When the intellect hears these words of reassurance, it says boldly to its enemies: ‘Who would fight with me? Let him stand against me. And who would accuse me?

‘Let him draw near to me. Behold, the Lord is my helper; who will harm me? Behold, all of you are like an old moth-eaten garment’ (cf Isa. 50:8-9. LXX).

If your heart comes to feel a natural hatred for sin, it has defeated the causes of sin and freed itself from them. Keep hell’s torments in mind: but know that your Helper is at hand.

Do nothing that will grieve Him, but say to Him with tears: ‘Be merciful and deliver me, Lord, for without Thy help I cannot escape from the hands of my enemies’.

Be attentive to your heart, and He will guard you from all evil. The monk should shut all the gates of his soul, that is, the senses, so that he is not lured astray.

When the intellect sees that it is not dominated by anything, it prepares itself for immortality, gathering its senses together and forming them into one body.

If your intellect is freed from all hope in things visible, this is a sign that sin has died in you. If your intellect is freed, the breach between it and God is eliminated.

If your intellect is freed from all its enemies and attains the Sabbath rest, it lives in another age, a new age in which it contemplates things new and undecaying.

For ‘wherever the dead body is, there will the eagles be gathered together’ (Matt. 24: 28).

The demons cunningly withdraw for a time in the hope that we will cease to guard our heart, thinking we have now attained peace, then they suddenly attack our unhappy soul and seize it like a sparrow.

[…]  Let us stand, therefore, with fear of God and keep guard over our heart, practicing the virtues which check the wickedness of our enemies.

Isaiah the Solitary (d. 489/491): On Guarding the Intellect, 4-11, Text from G.E.H. Palmer, Philip Sherrard, and Kallistos Ware (trans. and eds.) The Philokalia: The Complete Text, vol. I (Faber & Faber, London & Boston: 1979). 

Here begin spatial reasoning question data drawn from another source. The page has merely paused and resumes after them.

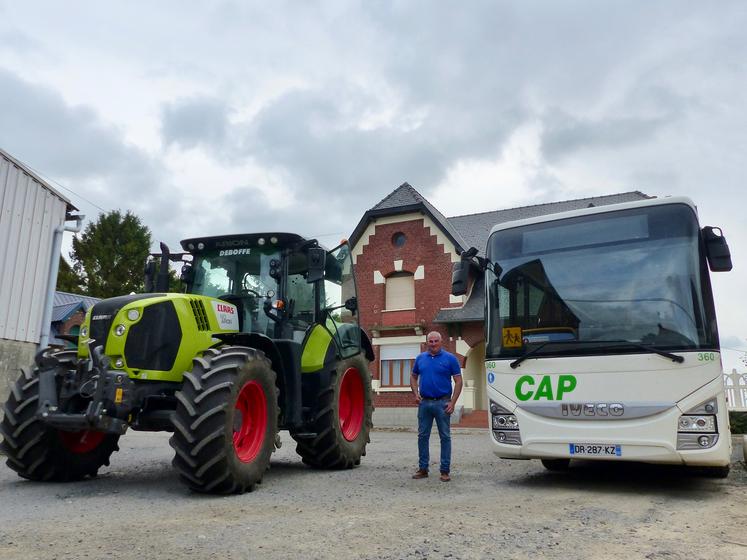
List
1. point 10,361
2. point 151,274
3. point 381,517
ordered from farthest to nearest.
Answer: point 10,361 < point 151,274 < point 381,517

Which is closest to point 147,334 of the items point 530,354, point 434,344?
point 434,344

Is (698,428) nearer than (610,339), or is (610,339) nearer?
(698,428)

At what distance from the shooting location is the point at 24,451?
245 inches

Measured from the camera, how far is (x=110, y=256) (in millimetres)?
39500

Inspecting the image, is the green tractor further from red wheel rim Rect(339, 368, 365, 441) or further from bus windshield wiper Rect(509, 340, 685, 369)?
bus windshield wiper Rect(509, 340, 685, 369)

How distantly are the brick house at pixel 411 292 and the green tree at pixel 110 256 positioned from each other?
65.4 feet

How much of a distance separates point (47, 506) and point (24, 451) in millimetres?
1094

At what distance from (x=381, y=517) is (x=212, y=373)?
1.94 metres

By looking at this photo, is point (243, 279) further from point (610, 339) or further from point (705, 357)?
point (705, 357)

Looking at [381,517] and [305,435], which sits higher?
[305,435]

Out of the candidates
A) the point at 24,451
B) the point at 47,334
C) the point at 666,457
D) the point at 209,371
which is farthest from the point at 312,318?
the point at 47,334

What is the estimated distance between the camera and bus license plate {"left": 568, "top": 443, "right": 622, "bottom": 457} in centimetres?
630

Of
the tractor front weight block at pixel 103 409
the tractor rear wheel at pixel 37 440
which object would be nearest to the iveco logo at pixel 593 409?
the tractor front weight block at pixel 103 409

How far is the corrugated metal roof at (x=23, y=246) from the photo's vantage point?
1115cm
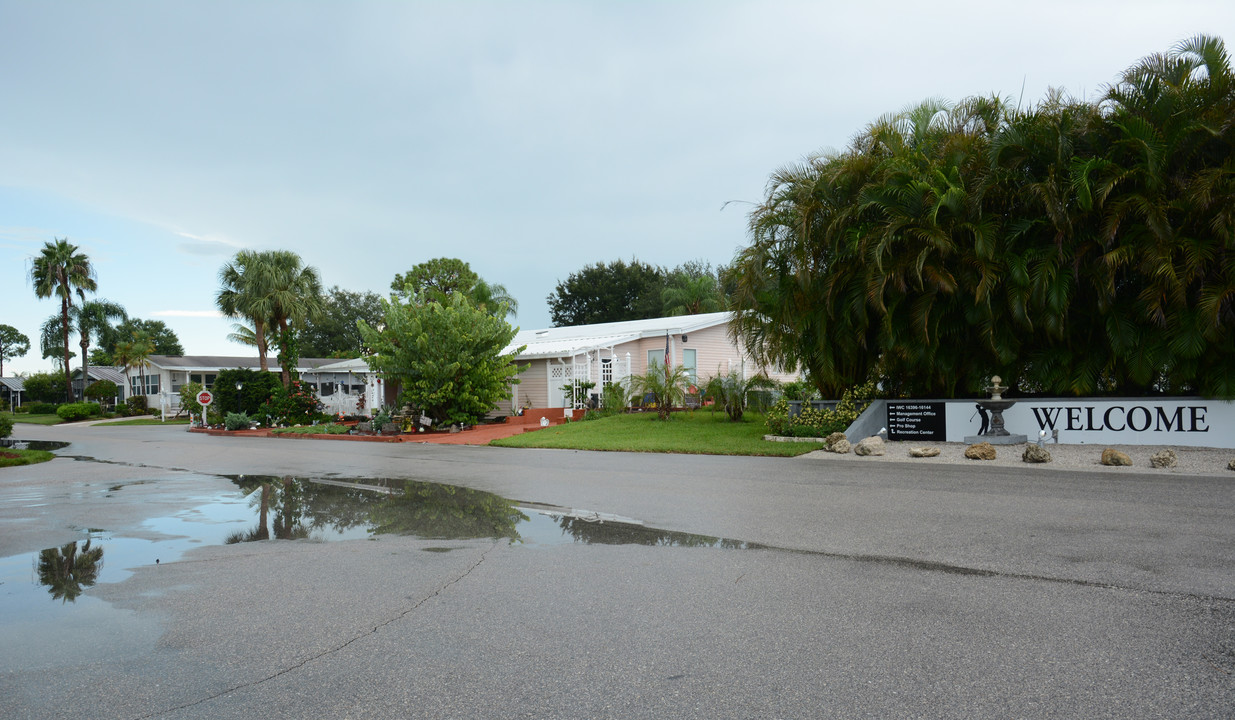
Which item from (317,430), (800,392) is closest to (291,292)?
(317,430)

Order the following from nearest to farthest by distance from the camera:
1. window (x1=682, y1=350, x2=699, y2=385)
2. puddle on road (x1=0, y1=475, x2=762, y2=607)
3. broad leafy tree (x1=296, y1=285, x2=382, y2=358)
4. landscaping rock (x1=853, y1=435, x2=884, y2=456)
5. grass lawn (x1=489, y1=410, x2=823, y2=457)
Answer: puddle on road (x1=0, y1=475, x2=762, y2=607) → landscaping rock (x1=853, y1=435, x2=884, y2=456) → grass lawn (x1=489, y1=410, x2=823, y2=457) → window (x1=682, y1=350, x2=699, y2=385) → broad leafy tree (x1=296, y1=285, x2=382, y2=358)

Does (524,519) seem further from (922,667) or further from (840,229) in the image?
(840,229)

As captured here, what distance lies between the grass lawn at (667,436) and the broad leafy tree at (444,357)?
3165 mm

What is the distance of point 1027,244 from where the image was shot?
14984mm

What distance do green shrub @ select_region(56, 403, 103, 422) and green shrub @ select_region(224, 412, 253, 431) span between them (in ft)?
72.4

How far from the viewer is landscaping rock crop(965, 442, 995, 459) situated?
546 inches

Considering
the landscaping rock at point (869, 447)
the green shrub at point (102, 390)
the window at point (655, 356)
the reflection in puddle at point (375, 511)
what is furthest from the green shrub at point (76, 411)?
the landscaping rock at point (869, 447)

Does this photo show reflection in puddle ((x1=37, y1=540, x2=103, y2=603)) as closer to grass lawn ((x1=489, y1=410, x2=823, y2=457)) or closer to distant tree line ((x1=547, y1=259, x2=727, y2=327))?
grass lawn ((x1=489, y1=410, x2=823, y2=457))

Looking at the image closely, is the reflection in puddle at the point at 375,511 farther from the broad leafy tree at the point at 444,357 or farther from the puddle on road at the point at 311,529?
the broad leafy tree at the point at 444,357

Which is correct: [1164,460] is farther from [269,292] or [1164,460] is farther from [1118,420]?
[269,292]

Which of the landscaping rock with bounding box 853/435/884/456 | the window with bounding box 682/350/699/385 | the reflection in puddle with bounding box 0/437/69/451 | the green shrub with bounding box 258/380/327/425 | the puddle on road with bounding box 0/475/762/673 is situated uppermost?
the window with bounding box 682/350/699/385

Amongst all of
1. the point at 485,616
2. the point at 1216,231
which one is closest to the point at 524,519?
the point at 485,616

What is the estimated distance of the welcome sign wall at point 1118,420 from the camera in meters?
14.2

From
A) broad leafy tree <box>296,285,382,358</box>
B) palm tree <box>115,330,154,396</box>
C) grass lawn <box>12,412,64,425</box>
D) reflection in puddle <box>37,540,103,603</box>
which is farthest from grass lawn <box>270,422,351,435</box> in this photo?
broad leafy tree <box>296,285,382,358</box>
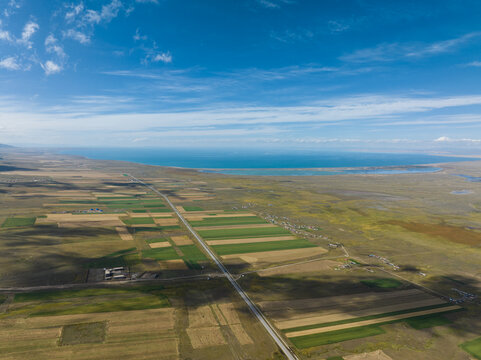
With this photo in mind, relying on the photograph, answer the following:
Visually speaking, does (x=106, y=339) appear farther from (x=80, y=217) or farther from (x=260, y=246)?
(x=80, y=217)

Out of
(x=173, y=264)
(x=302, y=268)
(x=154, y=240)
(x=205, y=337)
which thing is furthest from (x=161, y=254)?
(x=302, y=268)

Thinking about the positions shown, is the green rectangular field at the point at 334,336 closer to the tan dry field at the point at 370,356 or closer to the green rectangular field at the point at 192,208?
the tan dry field at the point at 370,356

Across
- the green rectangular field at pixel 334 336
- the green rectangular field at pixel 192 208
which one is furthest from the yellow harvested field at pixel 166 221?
→ the green rectangular field at pixel 334 336

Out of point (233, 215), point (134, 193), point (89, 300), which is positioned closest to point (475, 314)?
point (89, 300)

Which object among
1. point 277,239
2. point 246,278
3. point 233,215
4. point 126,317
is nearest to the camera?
point 126,317

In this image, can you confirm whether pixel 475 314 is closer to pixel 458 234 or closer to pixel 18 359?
pixel 458 234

Note: The word intellect in the Philokalia translates the Greek nous, which the translators define as follows:

the highest faculty in man, through which – provided it is purified – he knows God or the inner essences or principles of created things by means of direct apprehension or spiritual perception. Unlike the dianoia or reason, from which it must be carefully distinguished, the intellect does not function by formulating abstract concepts and then arguing on this basis to a conclusion reached through deductive reasoning, but it understands divine truth by means of immediate experience, intuition or ‘simple cognition’ (the term used by St Isaac the Syrian). The intellect dwells in the ‘depths of the soul’; it constitutes the innermost aspect of the heart (St Diadochos). The intellect is the organ of contemplation, the ‘eye of the heart’ (Makarian Homilies).